第63話 暗躍。。しよう

 上に向かう「鉄槌」を見送って、小真希たちは頭を突き合わせた。

 これから四十階層に行くのは無謀だと、初めから分かっている。


 実力は少し上がった程度で、一足飛びに四十階層まで飛べるほどには、強くなっていない。今の装備で下へ行くのも準備不足だ。


「撤退します。何もかも、分が悪い」


 ホアンの決定に仕方がないと思う反面、自分ひとりなら、こっそり様子を見に行けると、小真希は思う。


 何が何だか分からないうちに、こちらへやって来た。

 思い返せば、酷い失恋の最中に、巻き込まれたわけで。。

 ……くっきり思い出したら、ムカムカしてきた。


(仲良くダンジョンライフじゃないの! あぁぁ、帰ろ帰ろ)


 最後尾に着いて歩き出したが、に変わってゆく。


 二股か軽い浮気か。遊ばれかけたのは小真希だ。

 被害者だと息巻くかたわらで、どうしようもなく落ち着かない自分がいた。


(ちょっと見に行くくらいなら、どぉって事ない。 よね? )


 腹が立って、悲しくて悔しかったけど。。

 あの人たちに何かあったら、きっと後悔する。


 それよりも、こんな、わけも分からない世界に引っ張り込まれて、勝手に人生まで決められた事が、もの凄くムカついてきた。


 綺麗だけど冷たく、人を人とも思わないらしき女を思って、怒りの向かう矛先が変化する。


(なんか、すっごい、仕返ししたくなってきた)


 拠点高台住居に辿り着くまで、小真希は悶々と悩み続け、後半にはプリプリと怒りだしていた。
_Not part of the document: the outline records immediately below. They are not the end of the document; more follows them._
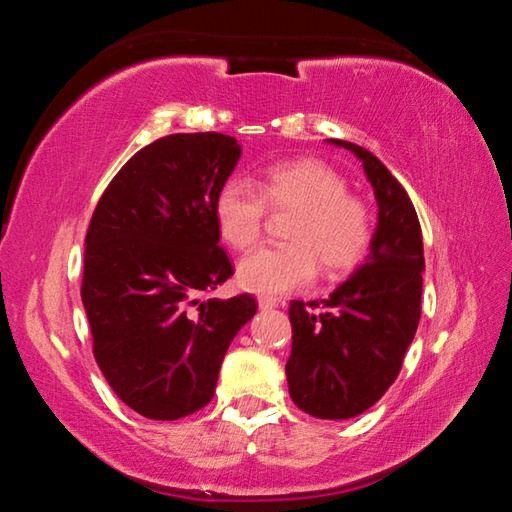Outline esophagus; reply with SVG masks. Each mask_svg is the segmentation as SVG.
Wrapping results in <instances>:
<instances>
[{
  "label": "esophagus",
  "instance_id": "34e87169",
  "mask_svg": "<svg viewBox=\"0 0 512 512\" xmlns=\"http://www.w3.org/2000/svg\"><path fill=\"white\" fill-rule=\"evenodd\" d=\"M257 305H259V309H275L280 302H277L275 298H259Z\"/></svg>",
  "mask_w": 512,
  "mask_h": 512
}]
</instances>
(ぁぁあもぉう! 落ち着かないぃぃ……やっぱり行こう かな)



 真夜中。

 お願いした通り精霊に起こしてもらい、小真希は階段を降りる。


 ダンジョンから帰ってみれば、屋根裏部屋は左右四部屋に分かれていた。

 ベッドと細い棚しかないが、狭いながらも落ち着く個室に様変わりしていた。

 階段を上がって左右を分ける廊下の先は、将来的に扉を付け、張り出しのベランダを増設すると、マリウスが張り切っている。


 木枠に張ったカゥルゥ中型無毛種・幌、敷物タイプのベッドはほど良い弾力で、シプレン羊型巻毛種・もこもこタイプの敷き布団と相性が抜群だ。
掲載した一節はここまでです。